Brian Pike's logo for The Who, designed for their first gig at the Marquee was adopted more by their audience, often used on badges kick-starting a symbiotic relationship between logo and badge that came to fruition in Punk, than the band who never used it on their record covers. It might be one of the first and strongest examples of the logo within music. It is also interesting for being specifically tailored to the band, whereas the following three icons osmotically attached themselves to bands.
Andy Warhol's deterritorialisation at the boundaries of Art and Commerce is evident in his design for The Velvet Underground's first LP, which though not strictly a logo, has served as one de facto ever since.
Legendary art-dealer Robert Fraser visited Paul McCartney's house in the late sixties, and finding Beatle Paul engaged elsewhere left Magritte's "Le jeu de mourre" (depicting an apple) on his dining room table and showed himself out. The Apple was subsequently used as Apple Corp's logo. On some metaphysical level the tussle between Apple computer and Apple corps has, as much as over the word apple, foundered on control of this image and all it represents. There is, however, a distinction to be drawn between the untouched Apple (temptation) and designer Regis McKenna's Apple with a bite taken out of it (yielding to that temptation).
In 1971 in equally cosmic circumstances 1971 Mick Jagger showed 25-year-old John Pasche an image of the Hindu Goddess Kali, always represented with her tongue sticking out, and asked him to design a logo for their record company based upon it. Now the image is synonymous with The Stones themselves.
Art-Rock through-out the 1970s enjoyed playing with the logo. Progressive bands like Yes, Magma and Neu! devised logos full of Pop-Art panache. One can't imagine a band like Camel getting away with a sleeve like theirs for "Mirage" today.
The ABBA logo is worth mentioning for its sheer conceptual beauty mirroring as it does the pairing of couples Agnetha and Björn with Benny and Anni-Frid.
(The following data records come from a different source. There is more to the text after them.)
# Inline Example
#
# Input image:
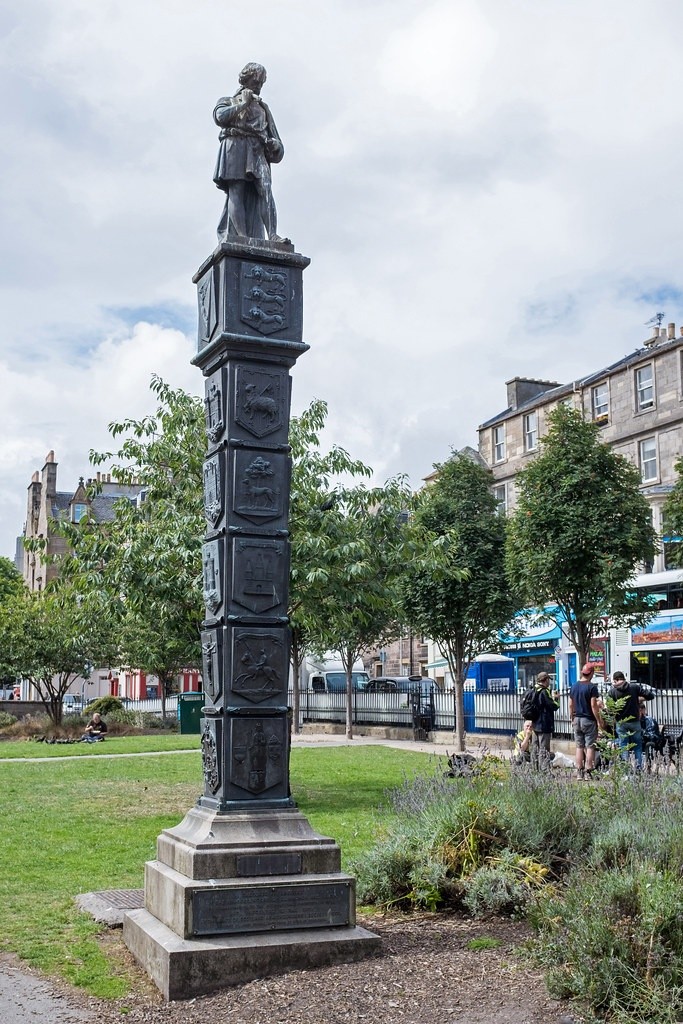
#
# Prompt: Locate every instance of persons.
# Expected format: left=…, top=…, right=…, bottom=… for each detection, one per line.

Koldo Barroso makes the excellent point that throughout the 1970s Heavy Metal bands were quick to grasp the importance of the logo highlighting KISS and ACDC's logos. Many other Heavy Metal bands sported equally notable logos, Led Zeppelin having not one (the cover of their first LP), not two (the Swansong Image) but six (all the band's icons from the cover of
Led Zeppelin IV).
Logos within Funk were, compared to Rock, relatively scarce. The same applies to both Reggae and (perhaps surprisingly given its connection to Graffiti) Hip-Hop. Each which largely avoid, even through elaborate theoretical engagement, toeing the corporate line. In the case of Parliament and ZAPP their motivation is playful. Public Enemy's on the other hand smacks of media intervention. With the Ruff Ryders logo, a deliberately corporate mark, we come full circle.
Jamie Reid's design for the Sex Pistols logo was lifted from his cover for “God Save The Queen.” It is an exquisite example of iconographic terrorism, crafted to penetrate the media's consciousness at a time when the use of logos was still sporadic. Perhaps unsurprisingly John Lydon went on to explore the power of the logo. P.I.L were initially organised as a communications company, as "business radicalised.” Dennis Morris designed the logo based on "an aspirin.” It seems remarkable in hindsight that neither the Human League nor Heaven 17, self-styled corporate pop-entryists didn't manage to concoct logos for themselves.
Peter Saville's Factory Records logo is cut from the same conceptual cloth as the P.I.L logo. As such label logos are two a penny (from Trojan to EMI) and Saville didn't go as far as his colleague Malcolm Garrett's design for a logo for a band itself, the famous Buzzcocks mark which received a witty over-haul at Garrett's hands last year.
Early records by Swiss Art-rock band the Young Gods innovatively featured the same logo applied to a variety of surfaces, including one cut into flesh. Key to a band's relationship to a logo is their willingness to stick with it through thick and thin, long enough for its audience to latch onto it, and beyond.
Husker Du certainly passed the test!
Acid House spawned a thousand logos, most often in the shape of label identities, but it was surely remarkable for being the first entire musical culture to have a logo. Honorable mentions should go to the logos of the Aphex Twin, LFO, and Daft Punk. From the early nineties onwards the idea that a band should have its own identifiable logo was practically commonplace.
It's within this visual climate that we must consider Prince's decision in 1993 to represent himself solely as a graphic icon. This was possibly the last truly interesting intervention in the history of the band logo. With something like the Oasis logo one can almost, depressingly, imagine the record company handing out guidelines as to its correct size in print and which colors it shouldn't be rendered in.